Home Business & Tech Bridging Digital Divide is an Urgent Matter – Kagame

Bridging Digital Divide is an Urgent Matter – Kagame

by Dan Ngabonziza
2:55 pm

President Paul Kagame told Tranform Africa Summit that bridging the digital divide is an urgent matter

President Paul Kagame has told delegates at a major ICT summit in Rwanda that as long as women and girls are lagging behind, Africa is not on the right track of advancing technology.

He said that bridging the digital divide is an urgent matter.

“If technology is entrenching divides, rather than equalizing opportunity, then we are not harnessing it well,” the president said while addressing the 3rd edition of Transform Africa Summit taking place in the capital Kigali.

Kagame said that access to technology and information must also not distinguish between rich and poor, or between urban and rural people.

He said that Africa looks set to emerge as one of the planet’s great centres of growth, innovation and opportunity in future generations. But he warned the continent has to be fully connected with high speed internet to achieve this.

“Africa has to be connected, and why not at the highest possible speeds?” Kagame asked more than 3000 delegates attending 3rd edition of a 3-day Transform Africa summit.

The summit, convened at Radisson Blu and Convention Centre in the capital Kigali, seeks to launch the ‘Smart Africa’ blue print that embeds a vision of technology based African cities in the next decades.

Currently, a small percentage of Africans have access to internet and even the one available has a very low connectivity – a challenge President Kagame said, “must be regarded as an opportunity for stronger public – private collaboration.”

The President said that in Rwanda, “our partnership with Korea Telecom has already served to speed up our progress towards the broadband target.”

Through partnership with Korea Telecom, the country laid over 3,000km of a $130m Fibre optic network with 4G LTE connectivity, covering 95% of the 11 million population.

The country, through Ministry of education has also distributed more than 204,000 laptops to 407 schools countrywide as part of the ‘One Laptop per Child (OLPC)’ project – ranking Rwanda the 3rd largest deployment globally, after Peru and Uruguay.

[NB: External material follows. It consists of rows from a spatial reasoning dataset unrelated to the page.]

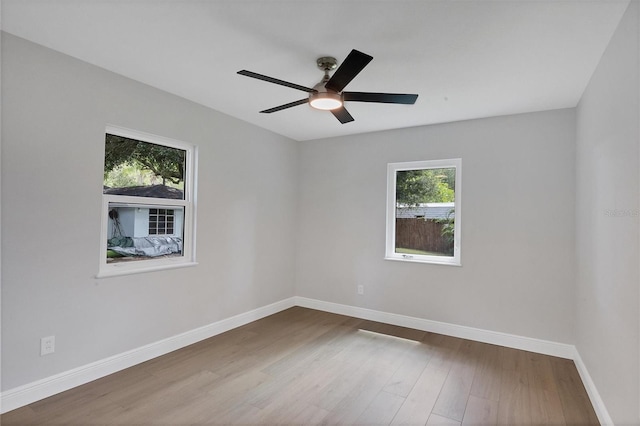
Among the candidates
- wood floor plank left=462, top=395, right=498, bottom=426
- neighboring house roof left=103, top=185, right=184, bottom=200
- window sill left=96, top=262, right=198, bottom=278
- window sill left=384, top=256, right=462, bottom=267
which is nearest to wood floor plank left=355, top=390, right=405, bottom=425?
wood floor plank left=462, top=395, right=498, bottom=426

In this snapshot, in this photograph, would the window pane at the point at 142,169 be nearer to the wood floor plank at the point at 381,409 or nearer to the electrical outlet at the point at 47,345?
the electrical outlet at the point at 47,345

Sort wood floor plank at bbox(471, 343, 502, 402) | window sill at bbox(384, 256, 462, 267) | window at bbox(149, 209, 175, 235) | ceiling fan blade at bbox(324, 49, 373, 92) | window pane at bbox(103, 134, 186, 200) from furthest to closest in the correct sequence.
A: window sill at bbox(384, 256, 462, 267)
window at bbox(149, 209, 175, 235)
window pane at bbox(103, 134, 186, 200)
wood floor plank at bbox(471, 343, 502, 402)
ceiling fan blade at bbox(324, 49, 373, 92)

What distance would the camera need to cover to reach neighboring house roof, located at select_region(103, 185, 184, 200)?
289 centimetres

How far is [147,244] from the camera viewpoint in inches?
125

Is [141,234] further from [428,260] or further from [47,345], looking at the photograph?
[428,260]

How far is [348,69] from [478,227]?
257cm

Jean Phibert Nsengimana, Minister of Youth and ICT told the summit that today, the 4-GLTE internet “is a blanket that covers 70% of our country, connecting businesses, transforming education and enabling a paperless, cashless and real time 24/7 government services experience for business and our citizen.”

Kagame wants similar model deployed across the continent. For instance, in his speech, he told delegates that through partnership, “We can work together to put technology in hands of citizens in order to build inclusive and sustainable places to live.”

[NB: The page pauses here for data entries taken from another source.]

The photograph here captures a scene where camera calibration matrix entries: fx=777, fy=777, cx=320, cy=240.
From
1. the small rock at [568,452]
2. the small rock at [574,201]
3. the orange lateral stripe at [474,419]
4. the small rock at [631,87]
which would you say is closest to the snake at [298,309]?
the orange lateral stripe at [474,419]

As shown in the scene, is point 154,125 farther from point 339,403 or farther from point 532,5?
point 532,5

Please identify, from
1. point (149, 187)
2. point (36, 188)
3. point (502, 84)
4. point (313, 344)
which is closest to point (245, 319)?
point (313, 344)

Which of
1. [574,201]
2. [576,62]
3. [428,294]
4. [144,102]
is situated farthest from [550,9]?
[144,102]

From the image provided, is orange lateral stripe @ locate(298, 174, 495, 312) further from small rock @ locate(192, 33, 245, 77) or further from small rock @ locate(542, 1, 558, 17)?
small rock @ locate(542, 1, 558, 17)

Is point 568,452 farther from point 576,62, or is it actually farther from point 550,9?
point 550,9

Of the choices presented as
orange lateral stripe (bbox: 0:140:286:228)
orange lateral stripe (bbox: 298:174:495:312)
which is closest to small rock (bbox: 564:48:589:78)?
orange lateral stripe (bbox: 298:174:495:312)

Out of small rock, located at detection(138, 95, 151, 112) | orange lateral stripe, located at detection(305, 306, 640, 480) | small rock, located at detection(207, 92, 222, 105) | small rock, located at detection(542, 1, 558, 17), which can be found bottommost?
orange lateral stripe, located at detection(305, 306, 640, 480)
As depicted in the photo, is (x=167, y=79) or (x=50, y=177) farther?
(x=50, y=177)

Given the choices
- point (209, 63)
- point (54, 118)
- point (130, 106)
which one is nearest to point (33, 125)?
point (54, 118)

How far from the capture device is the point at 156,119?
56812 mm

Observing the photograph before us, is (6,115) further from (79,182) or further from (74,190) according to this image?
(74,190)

At Transform Africa Summit, delegates have been told that access to technology and information must also not distinguish between rich and poor, or between urban and rural people

Strive Masiyiwa, Founder and Executive Chairman of Econet – a diversified global telecommunications group with operations and investments in over 15 countries including Africa, heeded to Kagame’s statement and projected why Africa need internet and technology more than anything else.

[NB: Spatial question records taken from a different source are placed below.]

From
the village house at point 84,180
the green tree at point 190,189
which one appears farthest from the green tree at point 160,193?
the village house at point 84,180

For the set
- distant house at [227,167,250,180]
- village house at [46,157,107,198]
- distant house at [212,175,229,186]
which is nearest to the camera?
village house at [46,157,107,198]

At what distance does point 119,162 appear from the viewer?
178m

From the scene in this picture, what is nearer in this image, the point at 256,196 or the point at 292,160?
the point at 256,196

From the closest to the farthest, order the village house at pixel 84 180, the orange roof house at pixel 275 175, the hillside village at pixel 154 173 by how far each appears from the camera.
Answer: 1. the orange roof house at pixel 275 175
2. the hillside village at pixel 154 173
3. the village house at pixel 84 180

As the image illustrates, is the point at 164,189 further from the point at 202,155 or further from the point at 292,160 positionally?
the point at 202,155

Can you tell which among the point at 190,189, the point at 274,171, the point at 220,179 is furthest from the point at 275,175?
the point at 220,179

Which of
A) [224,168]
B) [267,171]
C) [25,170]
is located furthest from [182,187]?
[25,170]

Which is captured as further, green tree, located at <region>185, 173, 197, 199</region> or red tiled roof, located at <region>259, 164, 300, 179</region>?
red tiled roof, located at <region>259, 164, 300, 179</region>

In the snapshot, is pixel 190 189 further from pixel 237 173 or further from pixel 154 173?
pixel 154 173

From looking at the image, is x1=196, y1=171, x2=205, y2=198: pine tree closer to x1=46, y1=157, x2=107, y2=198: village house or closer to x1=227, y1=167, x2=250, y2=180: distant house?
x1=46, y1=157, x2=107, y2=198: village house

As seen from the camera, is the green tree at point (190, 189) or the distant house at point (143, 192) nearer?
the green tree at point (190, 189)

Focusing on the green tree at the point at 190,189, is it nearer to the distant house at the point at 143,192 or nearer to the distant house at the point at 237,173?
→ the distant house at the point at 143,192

For instance, he said in the past 2 years, the data consumed globally has never been consumed since mankind.

For technology and innovation to flourish on the continent, Masiyiwa advised that African entrepreneurs should be given an enabling, friendly and sensitive working environment.

“Before end of the century, there are going to be over 40 billion people on the planet. There will be massive cities in Africa,” Masiyiwa said.

For Africa to move out of its current situation, Kagame said; “Our future well-being depends on how well we respond to these challenges, right now.”

The President said that the word smart is about leveraging technologies to narrow the gap between high quality services needed and those we can afford.

“The Smart Cities framework launched today should serve as a catalyst to fast-forward our plans. The focus on people is the starting point around which we can build everything else. Transforming Africa means transforming Africans, by enabling a practical mindset of problem solving and discovery,” Kagame said.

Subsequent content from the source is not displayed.